### THE INPUT
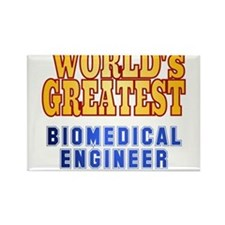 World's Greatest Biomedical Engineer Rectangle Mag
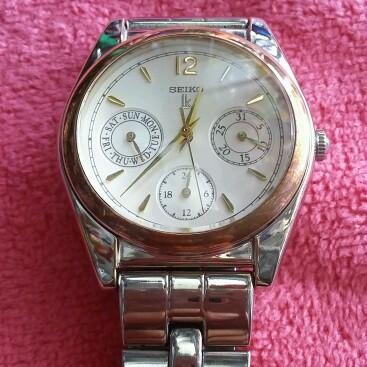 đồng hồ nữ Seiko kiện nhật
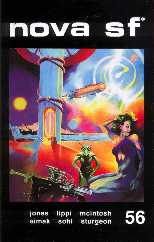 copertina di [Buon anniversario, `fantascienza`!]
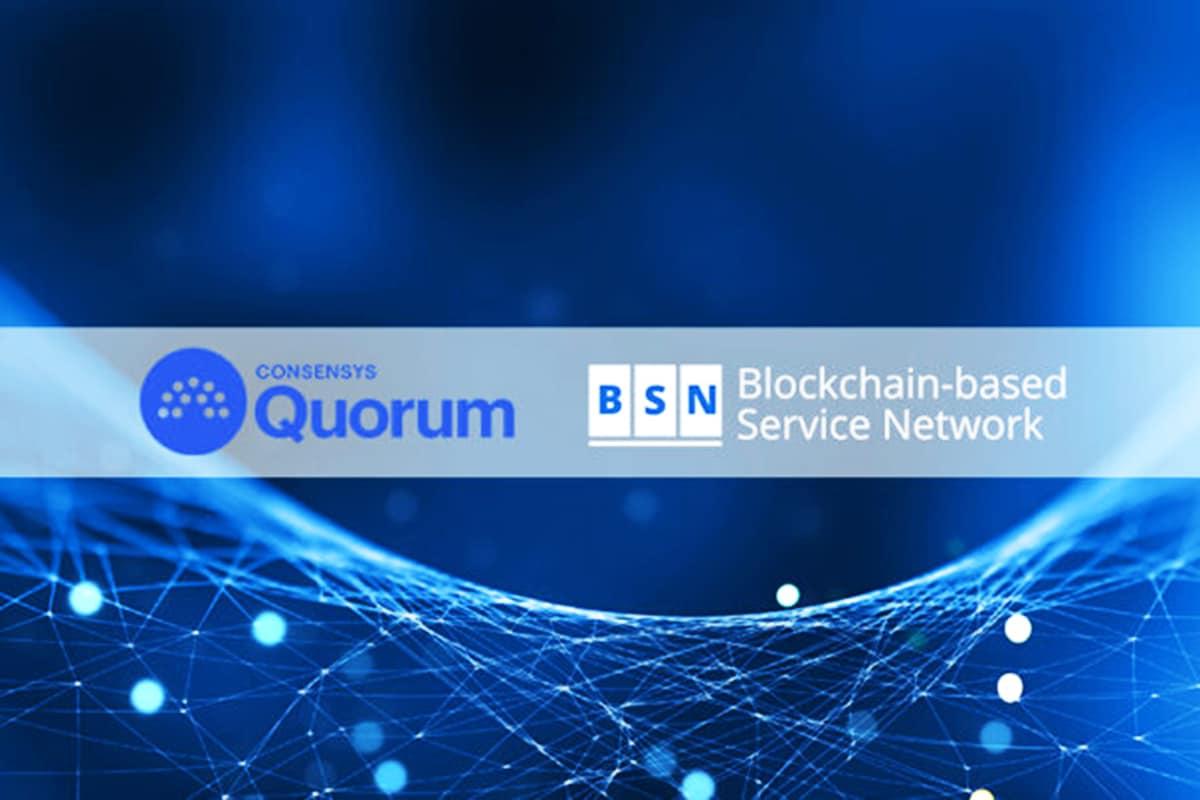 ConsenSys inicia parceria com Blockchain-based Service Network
######
### THE INPUT
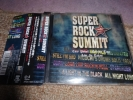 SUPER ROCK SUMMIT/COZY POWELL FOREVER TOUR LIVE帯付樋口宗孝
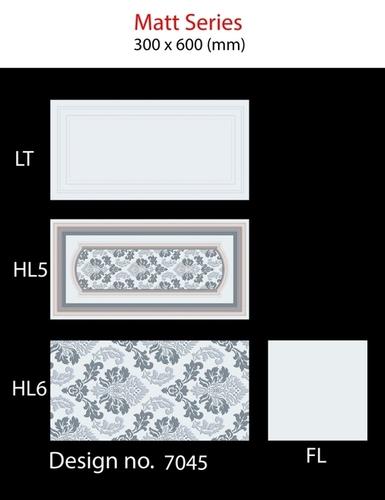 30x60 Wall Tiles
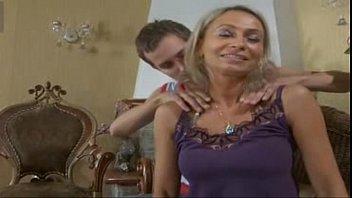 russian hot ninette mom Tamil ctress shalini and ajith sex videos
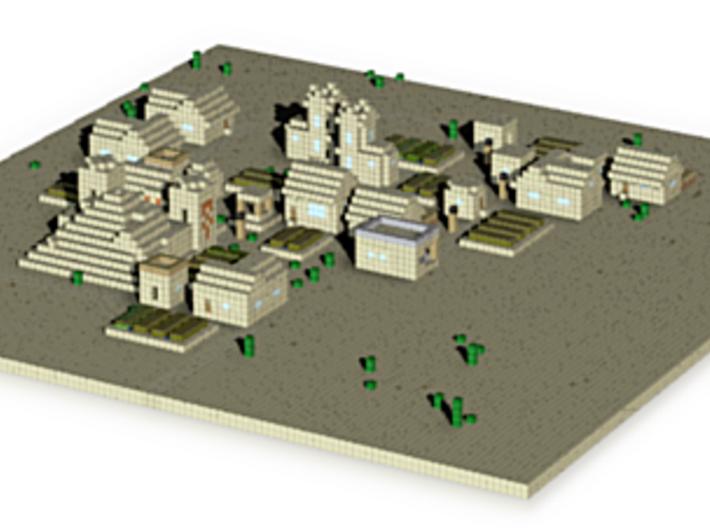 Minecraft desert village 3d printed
######
### THE INPUT
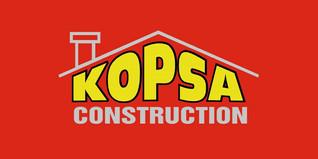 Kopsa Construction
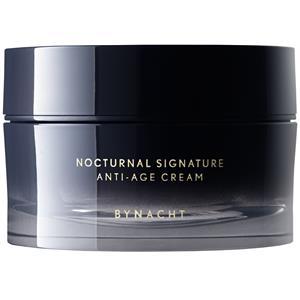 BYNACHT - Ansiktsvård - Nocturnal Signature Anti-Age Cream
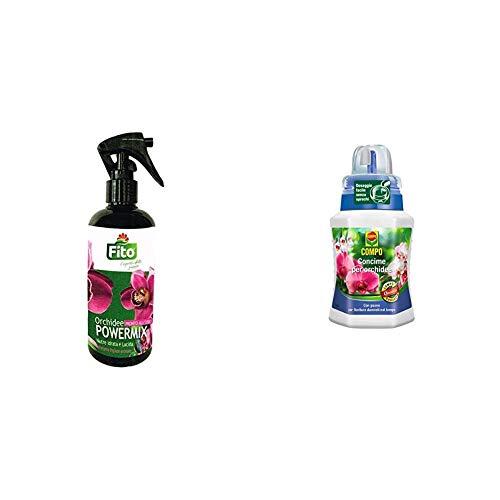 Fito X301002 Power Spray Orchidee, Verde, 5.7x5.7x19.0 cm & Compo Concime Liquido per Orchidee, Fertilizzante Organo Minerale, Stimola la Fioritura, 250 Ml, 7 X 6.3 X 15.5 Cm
######
EXERCISE GOAL
Because only one stretch of the records is wanted, please output the lines from the one holding "đồng hồ nữ Seiko kiện nhật" through the one holding "ConsenSys inicia parceria" exactly, both included, and leave every picture out.

SOLUTION
 đồng hồ nữ Seiko kiện nhật
 copertina di [Buon anniversario, `fantascienza`!]
 ConsenSys inicia parceria com Blockchain-based Service Network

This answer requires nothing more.